| Problèmes à résoudre |
- A) Réécrivez le passage de la critique du restaurant qui va de « L’intérieur » jusqu'à « salles de l’établissement. », en y remplaçant « tissu jaune » par « tissu rouge ».
- B) Prolongez la critique du restaurant à la suite de sa dernière phrase.

La fille de
mes yeux ou plutôt « La Niña de mis Ojos », un nom plutôt étrange
de restaurant mais en cherchant un petit peu, on s’aperçoit qu’il s’agit d’une
série télévisée vénézuélienne de 2001. Maintenant le rapport avec cet
établissement, il faudra demander au personnel car je n’y ai pas pensé… Une
nouvelle table qui propose selon les dires, une cuisine de marché avec un « twist »
comme se plaisent à dire les anglo-saxons, à savoir quelque chose d’un peu
original ci et là.
Ce qui
frappe immédiatement à l’œil, c’est le côté architectural à l’extérieur qui
laisse présager un décor et une structure inhabituelle dans la plupart des
nouveaux établissements barcelonais. L’entrée laisse présager quelque chose de
très différent, de très étudié, de contemporain mais aussi très intime. A l’entrée,
une porte de verre, des jeux de lumières savamment placés, une petite table
éventuellement pour une attente, on se réjouit d’entrer.
L’intérieur
est dans le même état d’esprit et absolument délicieux. Petit couloir le long
de la cuisine, quelques tables hautes probablement pour les déjeuners ou les
amateurs. Toujours ces lumières parfaitement dirigées et surtout des matériaux
plutôt peu fréquents comme des lattes de bois vertes et en relief comme revêtement
du comptoir. Structures plafonnières métalliques, tissu jaune pour les chaises,
c’est vraiment très plaisant.
On passera
donc le long de cette cuisine très design, puis longera le bar avant de se
trouver dans une des salles de l’établissement.
En cuisine,
le chef Javier Muñoz Orobitg qui auparavant se trouvait chez « Masia Sant
Cugat » et que l’on pourra voire ici face à son « green egg »,
ce qui laisse déjà entre-apercevoir que l’on utilise ici des techniques de
pointe pour la cuisson des aliments.

| Lignes |
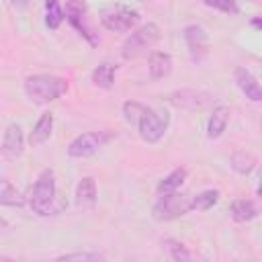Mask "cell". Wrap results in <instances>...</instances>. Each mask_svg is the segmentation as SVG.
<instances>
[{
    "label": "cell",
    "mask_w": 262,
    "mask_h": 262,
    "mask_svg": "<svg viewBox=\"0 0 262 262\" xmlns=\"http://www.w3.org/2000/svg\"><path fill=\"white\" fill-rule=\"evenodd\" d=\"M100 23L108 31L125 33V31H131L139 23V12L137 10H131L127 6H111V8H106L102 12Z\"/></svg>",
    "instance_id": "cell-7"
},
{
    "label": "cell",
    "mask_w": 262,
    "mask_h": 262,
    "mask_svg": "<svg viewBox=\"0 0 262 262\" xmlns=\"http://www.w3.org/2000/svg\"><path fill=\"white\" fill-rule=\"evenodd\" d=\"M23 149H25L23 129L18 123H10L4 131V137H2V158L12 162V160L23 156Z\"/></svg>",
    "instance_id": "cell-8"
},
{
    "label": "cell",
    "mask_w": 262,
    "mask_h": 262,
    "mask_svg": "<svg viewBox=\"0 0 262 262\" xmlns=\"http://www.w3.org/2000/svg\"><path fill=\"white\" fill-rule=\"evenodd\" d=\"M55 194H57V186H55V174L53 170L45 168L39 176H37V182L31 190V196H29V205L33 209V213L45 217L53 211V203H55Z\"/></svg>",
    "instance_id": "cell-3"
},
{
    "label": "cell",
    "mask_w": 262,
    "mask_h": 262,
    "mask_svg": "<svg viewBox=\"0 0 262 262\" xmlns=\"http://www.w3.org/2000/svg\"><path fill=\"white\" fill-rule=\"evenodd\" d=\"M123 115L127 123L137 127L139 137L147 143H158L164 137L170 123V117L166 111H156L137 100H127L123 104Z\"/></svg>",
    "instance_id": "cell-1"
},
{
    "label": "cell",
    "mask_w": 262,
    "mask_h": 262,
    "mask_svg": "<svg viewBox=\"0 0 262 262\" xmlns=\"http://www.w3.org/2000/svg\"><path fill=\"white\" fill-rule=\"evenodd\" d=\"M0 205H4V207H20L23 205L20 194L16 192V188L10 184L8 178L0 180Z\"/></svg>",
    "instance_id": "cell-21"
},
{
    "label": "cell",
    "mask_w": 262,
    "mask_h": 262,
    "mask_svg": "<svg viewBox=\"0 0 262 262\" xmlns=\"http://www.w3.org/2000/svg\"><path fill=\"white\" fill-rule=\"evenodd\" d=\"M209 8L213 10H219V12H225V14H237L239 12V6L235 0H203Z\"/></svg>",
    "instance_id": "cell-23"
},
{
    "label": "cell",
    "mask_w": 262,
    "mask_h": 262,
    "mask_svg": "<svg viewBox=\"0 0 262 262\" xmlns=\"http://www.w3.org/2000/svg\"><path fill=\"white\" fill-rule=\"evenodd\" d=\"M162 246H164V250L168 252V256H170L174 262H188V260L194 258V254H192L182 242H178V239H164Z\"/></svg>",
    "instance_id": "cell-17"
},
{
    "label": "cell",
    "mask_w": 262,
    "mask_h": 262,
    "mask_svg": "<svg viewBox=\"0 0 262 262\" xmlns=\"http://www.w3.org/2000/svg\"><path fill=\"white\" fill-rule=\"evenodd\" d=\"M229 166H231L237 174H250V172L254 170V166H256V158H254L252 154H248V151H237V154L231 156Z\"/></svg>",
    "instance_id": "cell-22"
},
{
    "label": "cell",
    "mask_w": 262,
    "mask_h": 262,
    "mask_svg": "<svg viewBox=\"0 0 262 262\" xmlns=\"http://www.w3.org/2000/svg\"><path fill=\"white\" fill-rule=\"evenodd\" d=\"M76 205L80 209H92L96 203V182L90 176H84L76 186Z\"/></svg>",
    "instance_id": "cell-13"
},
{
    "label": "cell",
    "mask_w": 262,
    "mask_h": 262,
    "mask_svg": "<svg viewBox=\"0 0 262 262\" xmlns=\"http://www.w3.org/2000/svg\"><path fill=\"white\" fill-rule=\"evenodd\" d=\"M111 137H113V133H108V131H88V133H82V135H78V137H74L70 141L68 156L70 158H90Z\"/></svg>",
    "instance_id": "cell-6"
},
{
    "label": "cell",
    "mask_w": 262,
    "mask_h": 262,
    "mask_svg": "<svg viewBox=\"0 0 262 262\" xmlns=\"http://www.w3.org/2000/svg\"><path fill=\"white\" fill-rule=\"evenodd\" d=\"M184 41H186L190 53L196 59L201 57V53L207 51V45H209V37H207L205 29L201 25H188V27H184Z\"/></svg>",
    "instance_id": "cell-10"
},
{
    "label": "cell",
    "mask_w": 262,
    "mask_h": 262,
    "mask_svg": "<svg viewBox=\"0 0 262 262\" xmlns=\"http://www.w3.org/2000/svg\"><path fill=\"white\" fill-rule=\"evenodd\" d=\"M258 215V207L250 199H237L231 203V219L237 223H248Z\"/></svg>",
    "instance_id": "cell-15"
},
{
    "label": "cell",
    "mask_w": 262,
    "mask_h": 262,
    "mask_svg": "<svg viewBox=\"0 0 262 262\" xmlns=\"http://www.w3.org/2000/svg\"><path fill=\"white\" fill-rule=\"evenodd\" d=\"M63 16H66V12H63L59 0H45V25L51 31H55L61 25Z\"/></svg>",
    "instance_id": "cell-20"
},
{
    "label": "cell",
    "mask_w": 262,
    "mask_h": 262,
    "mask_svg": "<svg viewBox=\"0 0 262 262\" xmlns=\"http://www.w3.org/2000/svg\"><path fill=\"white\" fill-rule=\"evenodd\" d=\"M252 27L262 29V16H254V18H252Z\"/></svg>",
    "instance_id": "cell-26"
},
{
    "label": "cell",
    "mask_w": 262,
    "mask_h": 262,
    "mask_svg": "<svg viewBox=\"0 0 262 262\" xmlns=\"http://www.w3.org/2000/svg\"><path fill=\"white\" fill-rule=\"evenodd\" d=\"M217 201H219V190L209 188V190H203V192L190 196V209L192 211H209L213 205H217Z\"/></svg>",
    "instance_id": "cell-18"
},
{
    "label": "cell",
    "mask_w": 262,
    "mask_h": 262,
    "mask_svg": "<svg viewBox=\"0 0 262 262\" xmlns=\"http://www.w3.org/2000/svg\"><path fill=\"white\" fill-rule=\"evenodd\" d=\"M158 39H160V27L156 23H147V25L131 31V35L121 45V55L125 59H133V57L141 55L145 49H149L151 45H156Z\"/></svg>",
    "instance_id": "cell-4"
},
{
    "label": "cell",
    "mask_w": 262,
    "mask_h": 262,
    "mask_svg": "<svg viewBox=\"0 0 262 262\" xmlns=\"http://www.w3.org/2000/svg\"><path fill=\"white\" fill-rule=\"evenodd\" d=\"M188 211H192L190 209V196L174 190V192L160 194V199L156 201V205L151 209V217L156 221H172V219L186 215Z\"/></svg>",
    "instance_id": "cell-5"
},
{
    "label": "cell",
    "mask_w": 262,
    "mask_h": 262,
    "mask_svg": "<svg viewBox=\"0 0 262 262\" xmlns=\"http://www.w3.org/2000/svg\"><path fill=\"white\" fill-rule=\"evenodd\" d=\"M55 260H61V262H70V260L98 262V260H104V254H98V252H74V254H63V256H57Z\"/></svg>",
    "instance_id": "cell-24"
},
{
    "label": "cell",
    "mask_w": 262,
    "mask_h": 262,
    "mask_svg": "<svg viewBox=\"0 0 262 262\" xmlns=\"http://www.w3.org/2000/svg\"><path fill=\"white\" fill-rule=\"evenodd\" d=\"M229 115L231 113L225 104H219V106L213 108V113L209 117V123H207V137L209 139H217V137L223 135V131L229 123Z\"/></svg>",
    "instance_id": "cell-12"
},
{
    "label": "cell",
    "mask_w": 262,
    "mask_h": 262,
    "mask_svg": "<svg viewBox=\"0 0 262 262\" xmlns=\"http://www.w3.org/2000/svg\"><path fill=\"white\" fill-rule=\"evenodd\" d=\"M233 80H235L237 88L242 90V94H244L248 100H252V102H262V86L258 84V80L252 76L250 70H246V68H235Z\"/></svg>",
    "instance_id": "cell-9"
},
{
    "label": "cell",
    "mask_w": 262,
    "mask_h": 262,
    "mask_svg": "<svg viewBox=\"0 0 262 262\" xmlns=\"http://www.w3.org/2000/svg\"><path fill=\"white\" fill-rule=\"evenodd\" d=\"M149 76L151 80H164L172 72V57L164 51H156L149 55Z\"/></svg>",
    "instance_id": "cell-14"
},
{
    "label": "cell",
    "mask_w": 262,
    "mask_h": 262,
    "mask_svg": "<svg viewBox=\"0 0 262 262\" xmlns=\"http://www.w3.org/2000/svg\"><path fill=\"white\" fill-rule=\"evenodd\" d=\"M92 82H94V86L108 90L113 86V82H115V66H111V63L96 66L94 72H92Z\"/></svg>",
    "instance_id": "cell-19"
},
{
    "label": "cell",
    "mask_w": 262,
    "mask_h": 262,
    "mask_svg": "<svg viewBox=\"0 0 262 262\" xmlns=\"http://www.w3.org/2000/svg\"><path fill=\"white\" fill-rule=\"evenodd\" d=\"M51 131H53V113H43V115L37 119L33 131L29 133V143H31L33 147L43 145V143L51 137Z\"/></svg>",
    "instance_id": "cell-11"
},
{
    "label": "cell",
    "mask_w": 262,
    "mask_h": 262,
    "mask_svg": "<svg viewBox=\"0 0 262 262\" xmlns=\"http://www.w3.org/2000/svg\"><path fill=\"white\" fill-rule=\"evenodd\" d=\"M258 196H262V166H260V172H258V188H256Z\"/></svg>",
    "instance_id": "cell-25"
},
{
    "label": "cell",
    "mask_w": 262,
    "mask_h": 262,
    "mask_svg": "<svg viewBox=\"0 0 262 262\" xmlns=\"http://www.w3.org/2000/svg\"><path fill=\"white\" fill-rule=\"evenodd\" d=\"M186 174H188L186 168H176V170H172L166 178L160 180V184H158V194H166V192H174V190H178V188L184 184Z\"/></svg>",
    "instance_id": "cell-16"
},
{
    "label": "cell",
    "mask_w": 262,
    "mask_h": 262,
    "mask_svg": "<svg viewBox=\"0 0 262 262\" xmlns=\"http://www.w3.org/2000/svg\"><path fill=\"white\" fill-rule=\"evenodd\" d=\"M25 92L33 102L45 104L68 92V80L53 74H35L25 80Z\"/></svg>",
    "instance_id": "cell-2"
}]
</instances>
---
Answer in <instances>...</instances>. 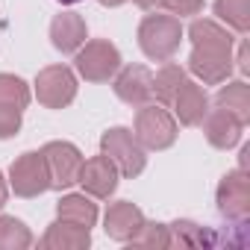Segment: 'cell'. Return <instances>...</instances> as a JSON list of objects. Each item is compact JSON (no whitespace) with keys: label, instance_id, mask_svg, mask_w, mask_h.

| Réponses attendues |
- A)
L’intérieur
est dans le même état d’esprit et absolument délicieux. Petit couloir le long
de la cuisine, quelques tables hautes probablement pour les déjeuners ou les
amateurs. Toujours ces lumières parfaitement dirigées et surtout des matériaux
plutôt peu fréquents comme des lattes de bois vertes et en relief comme revêtement
du comptoir. Structures plafonnières métalliques, tissu rouge pour les chaises,
c’est vraiment très plaisant.
On passera
donc le long de cette cuisine très design, puis longera le bar avant de se
trouver dans une des salles de l’établissement.

- B)
La
décoration est réellement à prime abord l’une des forces de ce nouvel
établissement. C’est la très talentueuse compagnie « ESTUDIO MM Diseño de Interiores + Decoración » qui a été en charge de
celle-ci. Le résultat est un design élégant, confortable et éclectique qui
mélange différents styles, de sorte que l’on ne peut pas réellement les
identifier. Un peu classique, un peu romantique, un peu
moderne, un peu scandinave et même britannique. Un mélange vraiment judicieux.
Un premier
étage avec une terrasse confortable et un sous-sol, avec une salle privée pour
groupes. Nous serons donc placé dans la salle du fond sur cette chaude
banquette recouverte de velour grenat. A relever que l’accueil fût chaleureux,
respectueux et souriant.
Tables très
joliment décorées, bouquet de fleur, photos sur les murs qui ont été réalisées
par une artiste russe vivant en Thaïlande.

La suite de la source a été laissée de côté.